_Dataset entries_.
- - -

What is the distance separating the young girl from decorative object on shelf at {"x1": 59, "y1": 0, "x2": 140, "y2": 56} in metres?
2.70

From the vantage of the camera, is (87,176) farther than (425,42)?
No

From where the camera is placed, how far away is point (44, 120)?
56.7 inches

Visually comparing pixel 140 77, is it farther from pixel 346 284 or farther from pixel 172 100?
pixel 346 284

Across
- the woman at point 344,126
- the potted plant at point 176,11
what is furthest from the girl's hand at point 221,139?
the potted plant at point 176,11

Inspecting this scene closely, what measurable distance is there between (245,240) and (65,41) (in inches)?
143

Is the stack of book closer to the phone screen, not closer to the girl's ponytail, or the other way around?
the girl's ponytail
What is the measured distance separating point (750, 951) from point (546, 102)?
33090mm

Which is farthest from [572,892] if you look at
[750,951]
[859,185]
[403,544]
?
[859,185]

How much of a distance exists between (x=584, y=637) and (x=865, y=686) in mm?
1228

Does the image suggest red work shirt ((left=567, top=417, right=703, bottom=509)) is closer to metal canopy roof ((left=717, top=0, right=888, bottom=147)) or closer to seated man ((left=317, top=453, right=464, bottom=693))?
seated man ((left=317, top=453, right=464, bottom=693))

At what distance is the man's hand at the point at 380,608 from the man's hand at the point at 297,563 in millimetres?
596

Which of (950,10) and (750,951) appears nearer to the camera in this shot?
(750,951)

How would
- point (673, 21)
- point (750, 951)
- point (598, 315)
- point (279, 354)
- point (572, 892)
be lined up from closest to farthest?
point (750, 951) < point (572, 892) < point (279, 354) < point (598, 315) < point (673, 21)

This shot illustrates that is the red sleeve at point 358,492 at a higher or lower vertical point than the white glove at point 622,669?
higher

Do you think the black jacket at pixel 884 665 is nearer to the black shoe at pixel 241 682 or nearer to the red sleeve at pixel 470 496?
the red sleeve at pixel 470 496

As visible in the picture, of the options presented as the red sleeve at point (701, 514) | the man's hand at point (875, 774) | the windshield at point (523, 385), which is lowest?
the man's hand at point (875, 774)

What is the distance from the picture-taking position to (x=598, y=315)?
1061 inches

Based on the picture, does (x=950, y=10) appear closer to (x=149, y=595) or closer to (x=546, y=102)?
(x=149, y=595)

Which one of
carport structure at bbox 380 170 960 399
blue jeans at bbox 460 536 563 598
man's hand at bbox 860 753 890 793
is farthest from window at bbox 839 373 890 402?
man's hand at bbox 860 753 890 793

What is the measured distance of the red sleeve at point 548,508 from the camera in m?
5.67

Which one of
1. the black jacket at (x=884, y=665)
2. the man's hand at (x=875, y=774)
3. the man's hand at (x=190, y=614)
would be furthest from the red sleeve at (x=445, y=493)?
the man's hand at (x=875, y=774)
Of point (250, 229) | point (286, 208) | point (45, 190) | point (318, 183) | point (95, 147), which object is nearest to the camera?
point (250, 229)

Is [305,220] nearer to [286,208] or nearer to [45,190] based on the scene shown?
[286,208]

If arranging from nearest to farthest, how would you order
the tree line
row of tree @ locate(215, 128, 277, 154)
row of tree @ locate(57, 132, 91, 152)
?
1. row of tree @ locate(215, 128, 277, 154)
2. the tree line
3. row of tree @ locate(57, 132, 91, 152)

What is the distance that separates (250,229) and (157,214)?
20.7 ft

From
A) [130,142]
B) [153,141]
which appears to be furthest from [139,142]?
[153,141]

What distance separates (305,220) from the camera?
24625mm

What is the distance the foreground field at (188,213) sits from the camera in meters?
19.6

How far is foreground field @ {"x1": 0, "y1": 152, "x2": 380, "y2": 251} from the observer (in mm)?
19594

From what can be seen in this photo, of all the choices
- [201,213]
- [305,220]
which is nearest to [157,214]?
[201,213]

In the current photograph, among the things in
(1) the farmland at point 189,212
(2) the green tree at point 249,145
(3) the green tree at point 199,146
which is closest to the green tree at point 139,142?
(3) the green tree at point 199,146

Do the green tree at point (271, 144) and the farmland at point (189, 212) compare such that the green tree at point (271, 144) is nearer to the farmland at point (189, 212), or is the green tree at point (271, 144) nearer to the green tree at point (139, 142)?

- - -

_What the task requires_. Write out the records again, switching every "farmland" to "crop field" and leaving everything else as it is.

_Result for this exercise_.
What is the distance separating the young girl from decorative object on shelf at {"x1": 59, "y1": 0, "x2": 140, "y2": 56} in metres?
2.70

From the vantage of the camera, is (87,176) farther than (425,42)?
No

From where the camera is placed, how far away is point (44, 120)?
56.7 inches

Visually comparing pixel 140 77, is it farther from pixel 346 284 or farther from pixel 172 100?
pixel 346 284

Across
- the woman at point 344,126
- the potted plant at point 176,11
what is furthest from the girl's hand at point 221,139?
the potted plant at point 176,11

Inspecting this scene closely, what measurable distance is there between (245,240) and (65,41) (in inches)?
143

Is the stack of book closer to the phone screen, not closer to the girl's ponytail, or the other way around?
the girl's ponytail
What is the measured distance separating point (750, 951) from point (546, 102)?
33090mm

Which is farthest from [572,892] if you look at
[750,951]
[859,185]
[403,544]
?
[859,185]

How much of a distance exists between (x=584, y=637) and (x=865, y=686) in mm?
1228

Does the image suggest red work shirt ((left=567, top=417, right=703, bottom=509)) is closer to metal canopy roof ((left=717, top=0, right=888, bottom=147)) or closer to seated man ((left=317, top=453, right=464, bottom=693))?
seated man ((left=317, top=453, right=464, bottom=693))

At what distance is the man's hand at the point at 380,608 from the man's hand at the point at 297,563 in millimetres?
596

Which of (950,10) and (750,951) appears nearer to the camera in this shot?
(750,951)

How would
- point (673, 21)
- point (750, 951)
- point (598, 315)
- point (279, 354)
- point (572, 892)
be lined up from closest to farthest?
point (750, 951) < point (572, 892) < point (279, 354) < point (598, 315) < point (673, 21)

This shot illustrates that is the red sleeve at point 358,492 at a higher or lower vertical point than the white glove at point 622,669?
higher

Do you think the black jacket at pixel 884 665 is nearer to the black shoe at pixel 241 682 or nearer to the red sleeve at pixel 470 496?
the red sleeve at pixel 470 496

As visible in the picture, of the options presented as the red sleeve at point (701, 514) | the man's hand at point (875, 774) | the windshield at point (523, 385), which is lowest?
the man's hand at point (875, 774)

What is the distance from the picture-taking position to (x=598, y=315)?
1061 inches

Based on the picture, does (x=950, y=10) appear closer to (x=149, y=595) or closer to (x=546, y=102)?
(x=149, y=595)

Which one of
carport structure at bbox 380 170 960 399
blue jeans at bbox 460 536 563 598
man's hand at bbox 860 753 890 793
is farthest from window at bbox 839 373 890 402?
man's hand at bbox 860 753 890 793

What is the measured distance of the red sleeve at point 548,508 from the camera in m?
5.67

Which one of
1. the black jacket at (x=884, y=665)
2. the man's hand at (x=875, y=774)
3. the man's hand at (x=190, y=614)
would be furthest from the red sleeve at (x=445, y=493)?
the man's hand at (x=875, y=774)
Of point (250, 229) | point (286, 208) | point (45, 190) | point (318, 183) | point (95, 147), which object is nearest to the camera?
point (250, 229)

Is [305,220] nearer to [286,208] or nearer to [45,190] based on the scene shown?
[286,208]

If arranging from nearest to farthest, how would you order
the tree line
row of tree @ locate(215, 128, 277, 154)
row of tree @ locate(57, 132, 91, 152)
?
1. row of tree @ locate(215, 128, 277, 154)
2. the tree line
3. row of tree @ locate(57, 132, 91, 152)

What is the distance that separates (250,229) and (157,214)?
20.7 ft

From
A) [130,142]
B) [153,141]
which appears to be furthest from [139,142]?
[153,141]

What distance separates (305,220) from the camera?
24625mm

What is the distance the foreground field at (188,213) sits from the camera in meters?
19.6

How far is foreground field @ {"x1": 0, "y1": 152, "x2": 380, "y2": 251} from the observer (in mm)?
19594

From what can be seen in this photo, of all the choices
- [201,213]
- [305,220]
which is nearest to [157,214]?
[201,213]

In the current photograph, among the things in
(1) the crop field at point 189,212
(2) the green tree at point 249,145
(3) the green tree at point 199,146
which is closest to the green tree at point 139,142?
(3) the green tree at point 199,146

Do the green tree at point (271, 144) and the crop field at point (189, 212) compare such that the green tree at point (271, 144) is nearer to the crop field at point (189, 212), or is the green tree at point (271, 144) nearer to the green tree at point (139, 142)?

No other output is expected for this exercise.